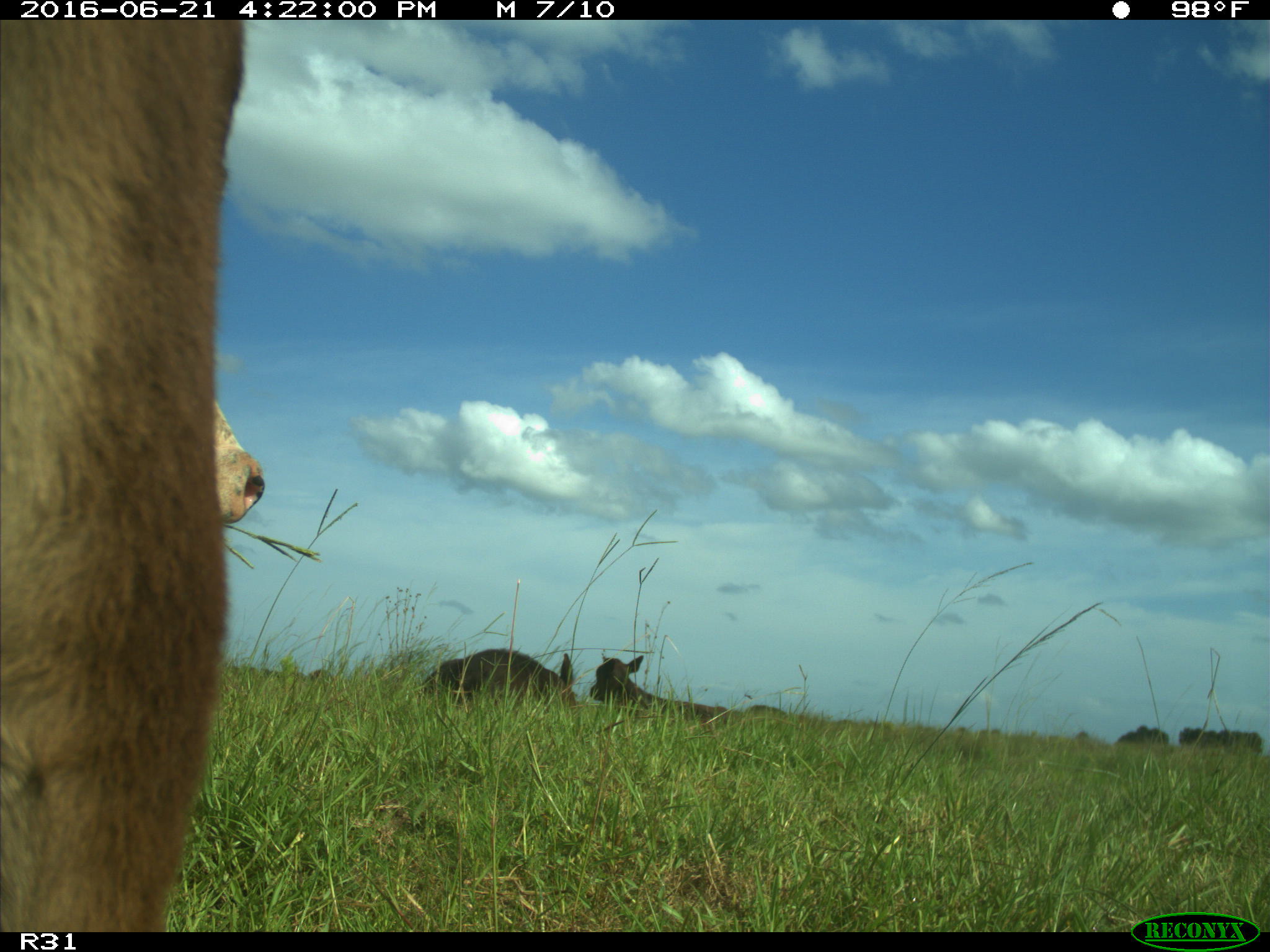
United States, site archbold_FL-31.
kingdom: Animalia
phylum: Chordata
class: Mammalia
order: Artiodactyla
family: Bovidae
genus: Bos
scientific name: Bos taurus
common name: domestic cow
○ ○ ○ ○ ○ ○ ○
Copy these entries precisely and drop any picture.

§ Completed task
United States, site archbold_FL-31.
kingdom: Animalia
phylum: Chordata
class: Mammalia
order: Artiodactyla
family: Bovidae
genus: Bos
scientific name: Bos taurus
common name: domestic cow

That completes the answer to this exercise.